– А тебя-то почто пули не берут? – повернулся к Григорию ямщик, слишком довольный, чтобы обижаться на студента. – Заговоренный, что ли?
В глазах паломника еще прыгали нехорошие искорки, но ответил он довольно спокойно:
– Что болтаешь! Это все разбойничье добро меня спасло!
С этими словами Распутин продемонстрировал Захару верхнюю полу позаимствованного им у лиходеев кителя. С внутренней стороны там был пришит карман, в котором оказались всякие безделушки, явно прихваченные владельцем кителя на пароходе. Пулю остановила слегка погнувшаяся от удара пустая посеребренная рамка от фотографии. На груди Григория расплывался синяк – весь вред, который смогла причинить ему метко пущенная пуля.
– Уплывают, – прохрипел прислушивавшийся к тарахтению катера Митрофан. Он сполз на землю под деревом, и, судя по внешнему виду, самочувствие его не улучшалось.
– Пусть их, – устало отмахнулся Григорий. – Им сейчас первая забота – убраться подальше да успеть добычу поделить – не до нас. А ну, дай посмотрю!
Паломник наклонился над медленно моргающим и каким-то потерянным Митрофаном и отвел в сторону его руку. Среди слипшихся окровавленных волос Захар ничего не рассмотрел. Судя по всему, пуля просто оцарапала череп и слегка контузила студента, отчего ему и было дурно.
Григорий взял белое лицо Митрофана в ладони и слегка приподнял, затем провел левой рукой вдоль его позвоночника. Студент опустил ресницы и задышал ровнее и глубже.
– Сиди тут покуда, милой, мы быстро, – тихо обратился к нему паломник и поднял глаза на Захара: – А у тебя там что?
– Да ерунда, царапина.
Григорий тем не менее взглянул на выдранный из захаровского плеча изрядный кусок мяса и покачал головой:
– Кровь сейчас остановится, а дальше само заживет.
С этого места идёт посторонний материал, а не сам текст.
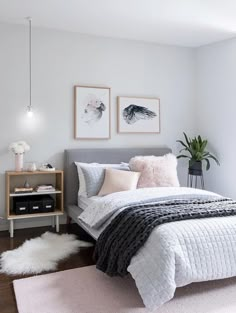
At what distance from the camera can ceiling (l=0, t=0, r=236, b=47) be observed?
3.37m

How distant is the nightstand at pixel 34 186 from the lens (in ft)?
12.6

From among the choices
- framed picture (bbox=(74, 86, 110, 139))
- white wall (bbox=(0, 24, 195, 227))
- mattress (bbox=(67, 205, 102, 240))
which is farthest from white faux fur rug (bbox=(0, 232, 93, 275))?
framed picture (bbox=(74, 86, 110, 139))

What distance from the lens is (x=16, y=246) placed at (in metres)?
3.54

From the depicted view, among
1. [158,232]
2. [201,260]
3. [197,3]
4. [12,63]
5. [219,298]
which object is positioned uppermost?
[197,3]

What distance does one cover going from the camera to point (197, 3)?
3.34m

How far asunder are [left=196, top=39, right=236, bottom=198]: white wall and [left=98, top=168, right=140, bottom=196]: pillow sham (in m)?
1.60

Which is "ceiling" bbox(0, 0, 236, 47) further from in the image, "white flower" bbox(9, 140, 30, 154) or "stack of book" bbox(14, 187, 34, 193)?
"stack of book" bbox(14, 187, 34, 193)

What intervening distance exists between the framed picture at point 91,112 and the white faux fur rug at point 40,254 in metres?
1.46

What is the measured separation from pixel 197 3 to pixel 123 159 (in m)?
2.21

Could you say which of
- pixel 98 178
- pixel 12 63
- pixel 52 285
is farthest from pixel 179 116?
pixel 52 285

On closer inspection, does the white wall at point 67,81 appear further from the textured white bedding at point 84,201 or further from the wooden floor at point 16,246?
the textured white bedding at point 84,201

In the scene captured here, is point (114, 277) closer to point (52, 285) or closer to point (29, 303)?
point (52, 285)

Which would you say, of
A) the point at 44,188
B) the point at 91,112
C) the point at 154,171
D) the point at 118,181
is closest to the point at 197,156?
the point at 154,171

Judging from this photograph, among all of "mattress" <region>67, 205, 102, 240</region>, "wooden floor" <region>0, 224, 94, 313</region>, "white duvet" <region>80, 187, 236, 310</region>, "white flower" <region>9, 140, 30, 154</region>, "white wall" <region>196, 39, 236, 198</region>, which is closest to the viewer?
"white duvet" <region>80, 187, 236, 310</region>
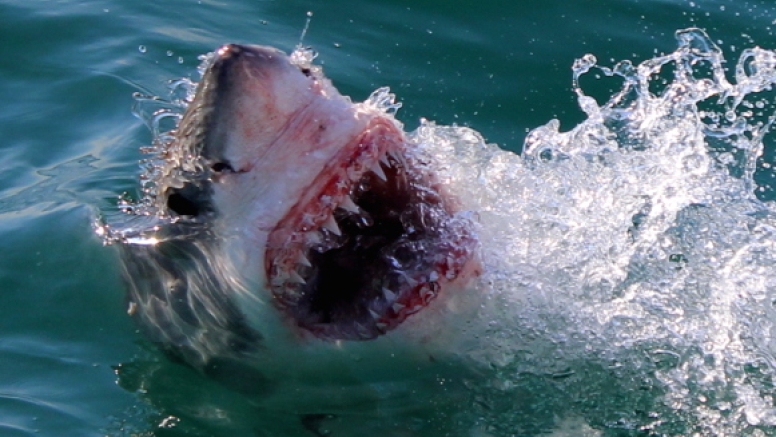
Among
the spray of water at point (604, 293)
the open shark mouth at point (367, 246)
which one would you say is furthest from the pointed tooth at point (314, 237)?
the spray of water at point (604, 293)

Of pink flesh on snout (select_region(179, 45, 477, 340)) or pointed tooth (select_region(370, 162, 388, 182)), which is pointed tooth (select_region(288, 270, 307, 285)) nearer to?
pink flesh on snout (select_region(179, 45, 477, 340))

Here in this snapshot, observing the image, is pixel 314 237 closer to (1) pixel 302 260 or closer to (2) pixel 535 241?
(1) pixel 302 260

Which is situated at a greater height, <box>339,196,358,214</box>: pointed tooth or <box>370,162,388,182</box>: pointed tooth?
<box>370,162,388,182</box>: pointed tooth

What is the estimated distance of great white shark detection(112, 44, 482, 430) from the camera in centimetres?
258

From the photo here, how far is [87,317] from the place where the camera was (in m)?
3.62

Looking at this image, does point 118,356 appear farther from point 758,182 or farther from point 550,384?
point 758,182

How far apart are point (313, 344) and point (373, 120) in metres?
0.59

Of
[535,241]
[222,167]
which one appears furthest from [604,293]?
[222,167]

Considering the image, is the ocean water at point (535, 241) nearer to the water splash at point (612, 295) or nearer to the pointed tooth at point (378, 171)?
the water splash at point (612, 295)

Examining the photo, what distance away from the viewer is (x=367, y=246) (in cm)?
290

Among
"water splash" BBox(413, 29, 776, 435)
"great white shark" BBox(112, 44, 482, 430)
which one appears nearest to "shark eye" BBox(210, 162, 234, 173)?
"great white shark" BBox(112, 44, 482, 430)

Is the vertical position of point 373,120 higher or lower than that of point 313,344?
higher

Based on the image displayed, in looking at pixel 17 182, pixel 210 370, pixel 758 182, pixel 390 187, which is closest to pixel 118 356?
pixel 210 370

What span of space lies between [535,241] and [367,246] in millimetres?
488
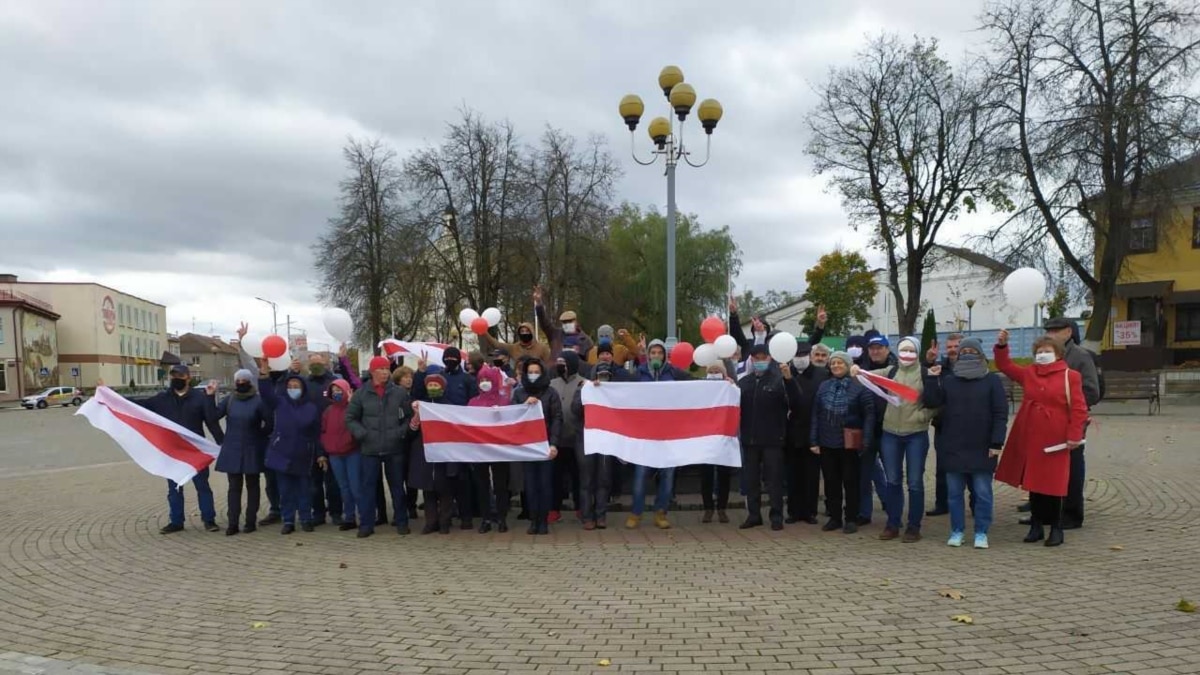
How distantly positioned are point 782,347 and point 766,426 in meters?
0.84

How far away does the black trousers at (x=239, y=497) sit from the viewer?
8.23 meters

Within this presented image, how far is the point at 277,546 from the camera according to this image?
24.9ft

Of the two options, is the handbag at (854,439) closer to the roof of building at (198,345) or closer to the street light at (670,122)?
the street light at (670,122)

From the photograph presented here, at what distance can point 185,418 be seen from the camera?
8672 millimetres

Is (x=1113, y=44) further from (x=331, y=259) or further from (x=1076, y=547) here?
(x=331, y=259)

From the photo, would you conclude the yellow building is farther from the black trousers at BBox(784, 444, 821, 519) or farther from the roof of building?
the roof of building

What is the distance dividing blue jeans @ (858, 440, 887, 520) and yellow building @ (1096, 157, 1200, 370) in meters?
27.6

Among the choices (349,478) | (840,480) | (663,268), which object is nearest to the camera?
(840,480)

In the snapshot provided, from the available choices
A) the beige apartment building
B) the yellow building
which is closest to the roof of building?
the beige apartment building

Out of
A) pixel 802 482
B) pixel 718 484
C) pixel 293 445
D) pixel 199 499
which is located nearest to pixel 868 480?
pixel 802 482

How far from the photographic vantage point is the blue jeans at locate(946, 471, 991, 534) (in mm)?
6820

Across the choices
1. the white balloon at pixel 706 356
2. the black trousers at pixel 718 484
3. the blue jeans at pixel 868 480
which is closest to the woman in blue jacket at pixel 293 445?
the black trousers at pixel 718 484

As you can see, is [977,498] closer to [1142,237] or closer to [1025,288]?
[1025,288]

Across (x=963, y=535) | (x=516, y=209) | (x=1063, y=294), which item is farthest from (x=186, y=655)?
(x=1063, y=294)
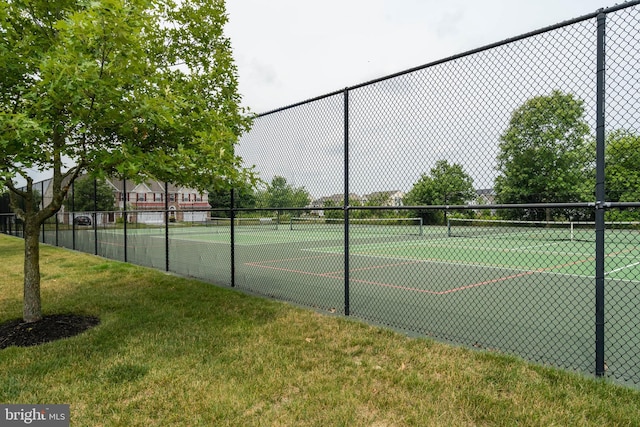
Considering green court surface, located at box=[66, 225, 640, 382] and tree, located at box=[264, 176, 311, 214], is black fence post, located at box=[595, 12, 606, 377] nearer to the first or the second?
green court surface, located at box=[66, 225, 640, 382]

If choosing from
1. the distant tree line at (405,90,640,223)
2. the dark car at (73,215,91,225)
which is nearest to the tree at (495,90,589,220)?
the distant tree line at (405,90,640,223)

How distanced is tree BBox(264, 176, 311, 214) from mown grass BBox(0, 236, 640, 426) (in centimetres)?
191

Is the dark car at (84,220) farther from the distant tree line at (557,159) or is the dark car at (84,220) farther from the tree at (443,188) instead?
the distant tree line at (557,159)

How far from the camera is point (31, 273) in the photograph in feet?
15.6

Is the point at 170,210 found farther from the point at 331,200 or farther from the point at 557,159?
the point at 557,159

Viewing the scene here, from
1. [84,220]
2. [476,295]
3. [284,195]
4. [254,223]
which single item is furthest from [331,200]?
[84,220]

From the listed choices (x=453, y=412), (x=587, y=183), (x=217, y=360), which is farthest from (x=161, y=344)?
(x=587, y=183)

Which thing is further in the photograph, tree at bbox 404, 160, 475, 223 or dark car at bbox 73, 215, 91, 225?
dark car at bbox 73, 215, 91, 225

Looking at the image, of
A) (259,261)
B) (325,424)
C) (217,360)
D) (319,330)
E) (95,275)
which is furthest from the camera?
(259,261)

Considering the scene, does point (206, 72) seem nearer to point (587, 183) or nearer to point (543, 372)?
point (587, 183)

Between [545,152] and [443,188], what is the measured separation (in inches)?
43.6

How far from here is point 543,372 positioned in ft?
11.2

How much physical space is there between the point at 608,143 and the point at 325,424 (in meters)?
3.26

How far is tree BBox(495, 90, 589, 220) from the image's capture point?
3.47 m
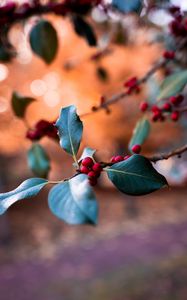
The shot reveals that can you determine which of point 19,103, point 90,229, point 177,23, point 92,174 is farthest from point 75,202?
point 90,229

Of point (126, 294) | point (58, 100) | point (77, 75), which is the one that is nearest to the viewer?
point (126, 294)

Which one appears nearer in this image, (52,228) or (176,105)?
(176,105)

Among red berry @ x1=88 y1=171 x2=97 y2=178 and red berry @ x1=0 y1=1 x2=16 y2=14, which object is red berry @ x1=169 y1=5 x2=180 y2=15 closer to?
red berry @ x1=0 y1=1 x2=16 y2=14

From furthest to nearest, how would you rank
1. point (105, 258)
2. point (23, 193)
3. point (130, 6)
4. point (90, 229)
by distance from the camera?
point (90, 229), point (105, 258), point (130, 6), point (23, 193)

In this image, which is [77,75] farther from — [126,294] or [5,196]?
[5,196]

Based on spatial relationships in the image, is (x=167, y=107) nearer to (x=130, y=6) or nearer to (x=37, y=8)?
(x=130, y=6)

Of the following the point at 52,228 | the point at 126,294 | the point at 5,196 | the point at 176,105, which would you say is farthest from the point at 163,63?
the point at 52,228

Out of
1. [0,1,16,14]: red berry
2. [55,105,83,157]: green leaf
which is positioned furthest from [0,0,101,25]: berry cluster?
[55,105,83,157]: green leaf
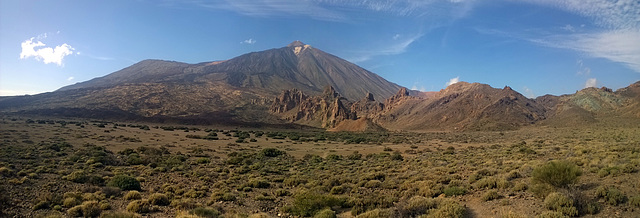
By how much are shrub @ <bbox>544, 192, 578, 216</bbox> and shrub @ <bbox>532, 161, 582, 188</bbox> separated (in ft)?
4.49

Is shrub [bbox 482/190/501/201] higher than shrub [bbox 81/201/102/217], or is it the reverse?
shrub [bbox 482/190/501/201]

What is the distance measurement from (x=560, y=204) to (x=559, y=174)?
214cm

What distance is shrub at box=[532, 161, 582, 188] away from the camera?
9.36 metres

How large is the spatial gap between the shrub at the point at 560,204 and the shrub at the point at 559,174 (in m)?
1.37

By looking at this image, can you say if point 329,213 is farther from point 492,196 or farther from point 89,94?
point 89,94

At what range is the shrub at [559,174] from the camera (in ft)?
30.7

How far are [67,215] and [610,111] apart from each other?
113 meters

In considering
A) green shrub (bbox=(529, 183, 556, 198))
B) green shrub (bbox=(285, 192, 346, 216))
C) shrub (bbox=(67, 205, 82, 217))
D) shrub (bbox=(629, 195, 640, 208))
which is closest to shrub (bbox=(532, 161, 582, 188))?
green shrub (bbox=(529, 183, 556, 198))

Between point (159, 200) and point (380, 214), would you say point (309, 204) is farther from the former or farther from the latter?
point (159, 200)

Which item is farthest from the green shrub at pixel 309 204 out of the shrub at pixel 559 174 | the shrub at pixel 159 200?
the shrub at pixel 559 174

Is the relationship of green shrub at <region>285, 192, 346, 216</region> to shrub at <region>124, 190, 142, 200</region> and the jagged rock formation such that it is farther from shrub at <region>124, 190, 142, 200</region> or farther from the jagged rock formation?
the jagged rock formation

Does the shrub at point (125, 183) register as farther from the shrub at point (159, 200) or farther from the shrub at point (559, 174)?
the shrub at point (559, 174)

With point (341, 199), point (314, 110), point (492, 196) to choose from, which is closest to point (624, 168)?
point (492, 196)

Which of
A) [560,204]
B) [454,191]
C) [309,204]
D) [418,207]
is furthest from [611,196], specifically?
[309,204]
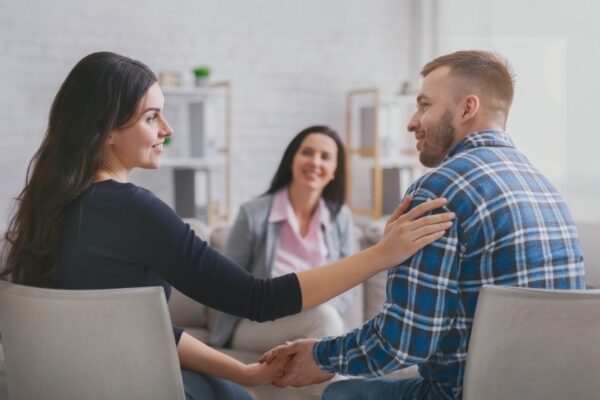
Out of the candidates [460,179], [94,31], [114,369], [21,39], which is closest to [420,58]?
[94,31]

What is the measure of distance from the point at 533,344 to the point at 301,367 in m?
0.61

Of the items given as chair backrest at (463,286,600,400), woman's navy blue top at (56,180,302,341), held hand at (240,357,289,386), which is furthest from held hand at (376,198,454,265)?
held hand at (240,357,289,386)

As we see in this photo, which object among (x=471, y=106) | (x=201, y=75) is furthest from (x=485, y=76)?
(x=201, y=75)

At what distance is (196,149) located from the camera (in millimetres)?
5121

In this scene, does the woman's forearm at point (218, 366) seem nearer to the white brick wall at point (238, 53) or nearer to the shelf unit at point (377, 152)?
the white brick wall at point (238, 53)

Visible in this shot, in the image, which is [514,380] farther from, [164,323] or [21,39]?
[21,39]

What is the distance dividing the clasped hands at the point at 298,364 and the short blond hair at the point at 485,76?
697 mm

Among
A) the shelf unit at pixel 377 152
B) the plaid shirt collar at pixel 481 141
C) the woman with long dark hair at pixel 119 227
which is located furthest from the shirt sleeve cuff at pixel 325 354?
the shelf unit at pixel 377 152

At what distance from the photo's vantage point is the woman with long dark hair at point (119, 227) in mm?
1675

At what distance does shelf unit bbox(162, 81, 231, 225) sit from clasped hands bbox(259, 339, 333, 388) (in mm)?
3106

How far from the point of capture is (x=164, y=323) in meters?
1.48

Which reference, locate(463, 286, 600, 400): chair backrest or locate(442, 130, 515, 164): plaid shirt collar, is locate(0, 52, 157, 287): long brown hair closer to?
locate(442, 130, 515, 164): plaid shirt collar

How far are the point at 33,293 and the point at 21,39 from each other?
3.81m

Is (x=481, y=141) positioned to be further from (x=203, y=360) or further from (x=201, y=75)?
(x=201, y=75)
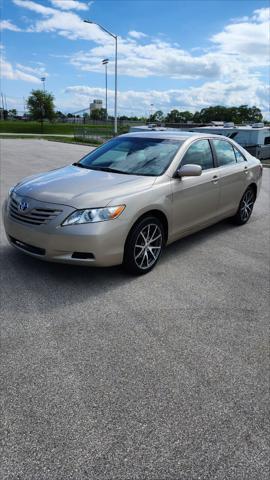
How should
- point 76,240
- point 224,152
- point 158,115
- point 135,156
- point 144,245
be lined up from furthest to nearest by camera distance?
point 158,115 < point 224,152 < point 135,156 < point 144,245 < point 76,240

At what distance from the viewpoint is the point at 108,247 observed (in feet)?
12.8

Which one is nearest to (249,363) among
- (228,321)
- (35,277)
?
(228,321)

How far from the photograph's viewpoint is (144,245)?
431cm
Вдруг паломник о чем-то вспомнил.
– Про купца-то мы и запамятовали! Как он там?
– Да скверно! – досадуя на собственную забывчивость, ответил ямщик. – Сердце у него болело и дышал тяжко. Как стрельба началась, он тихо лежал, не высовывался.
По лицу паломника промелькнула тень, и он быстрыми шагами направился к перевернутой лодке. Снедаемый дурным предчувствием, Захар поспешил следом.
Вдвоем они перевернули лодку и обнаружили неподвижно лежащего с открытыми глазами купца. Внушительная грудь не поднималась, а побелевшие губы и застывшие глаза не оставляли сомнений, что купец Кузнецов отдал богу душу.
– Эх, было бы время с ним посидеть, может, и не помер бы, – вздохнул Григорий, опуская купцу веки.
– Да какое же тут время, когда разбойники наседали?! – выпалил Захар. – Я все думал, уж он-то спасется, что бы с нами ни было. А вон как вышло…
– Придется его здесь оставить. В ближайшей деревне расскажем, как да что, – с этими словами крестьянин опустил на мертвое тело лодку, как крышку гроба. – Только сначала просушиться надобно. Сымай мокрое-то! Вон уже зуб на зуб не попадает!